TASK SET:
**a.** Answer these from the lesson on SAP connection patterns below, with each answer on its own line marked the same way:
(i) What connectivity does Business Data Cloud use to federate to Databricks through SAP Datasphere data federation?
(ii) Which protocol does BDC Connect use for data sharing between SAP Datasphere and external systems?
(iii) In what programming language is the BDC Connect SDK written?
**b.** Carry on the lesson on SAP connection patterns below from its final line.

TEXT PASSAGE:
▽

Differentiating Connection Patterns

Objective

After completing this lesson, you will be able to differentiate between the four primary connection patterns for integrating SAP Business Data Cloud with its open data ecosystem.

Connection Patterns

SAP Datasphere offers various methods for connecting to remote platforms, depending on the specific system and your data exchange requirements.

Data Federation

In standard scenarios, you connect SAP Datasphere to a remote cloud platform to access data directly within the SAP Datasphere environment.

For example, you can connect data from Databricks Delta Lake tables live using the SAP Datasphere data federation architecture.

This connection enables you to combine Databricks data with SAP business data in real time. By creating a unified view of your business information, you can perform fast analysis and visualize results using SAP Analytics Cloud dashboards.

Business Data Cloud federates to Databricks via SAP Datasphere data federation using JDBC connectivity..

Data Product Sharing

Beyond simple table access, you may need to leverage the rich semantics provided by data products.

SAP Business Data Cloud Connect (BDC Connect) is a cloud service that facilitates secure, bidirectional, zero-copy data sharing between SAP Datasphere and supported external systems using the Delta Sharing protocol. This allows organizations to share data products without moving or duplicating data, preserving governance and business context while providing real-time access.

Components of BDC Connect

  • Delta Sharing Protocol: An open standard for secure data sharing that eliminates the need for data copying.
  • BDC Connect SDK: A Python SDK used to manage shares, data products, and CSN metadata.
  • Connection Management: A feature that automates enrollment and authentication between SAP systems and external platforms.
  • Data Product Publishing: A mechanism to expose Delta Shares as consumable data products enriched with metadata.

△

DATASET EXTRACT:
▽

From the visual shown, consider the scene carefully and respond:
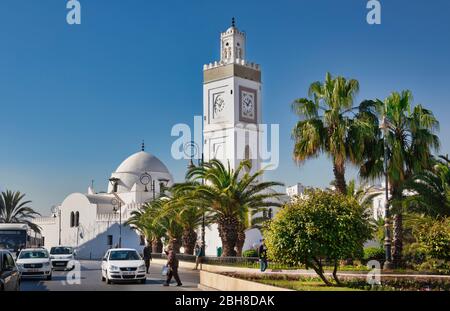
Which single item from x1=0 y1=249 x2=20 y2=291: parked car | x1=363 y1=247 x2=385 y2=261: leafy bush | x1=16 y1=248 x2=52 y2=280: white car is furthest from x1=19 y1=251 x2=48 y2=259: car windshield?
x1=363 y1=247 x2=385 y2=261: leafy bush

△

TASK ANSWERS:
**a.**
(i) JDBC connectivity
(ii) The Delta Sharing protocol
(iii) Python

**b.**
BDC Connect acts as a bridge between SAP Business Data Cloud and external data platforms. Establishing a connection involves generating identifiers, creating provider and recipient objects, and setting up trust through secure enrollment processes.

For instance, BDC Connect can be used to share data products with a native Databricks platform.

Business Data Cloud shares data products to/from Databricks using BDC Connect.

Bundled Applications

Instead of managing a native external platform manually, you can use SAP-managed integrated tools that utilize SAP Cloud Identity Services for secure connectivity.

SAP Cloud Identity Services are a suite of services designed to integrate identity and access management across systems.

The primary goal is to provide a seamless single sign-on (SSO) experience while ensuring secure access. It serves as the central solution for authentication, SSO, and identity lifecycle management.

A core component is the Identity Authentication service, which manages authentication and SSO functionality to provide controlled, cloud-based access to business processes and applications.

User authenticates with Identity Authentication to access SAP or other cloud applications via SAML or OIDC, optionally federated with a Corporate Identity Provider using SAML.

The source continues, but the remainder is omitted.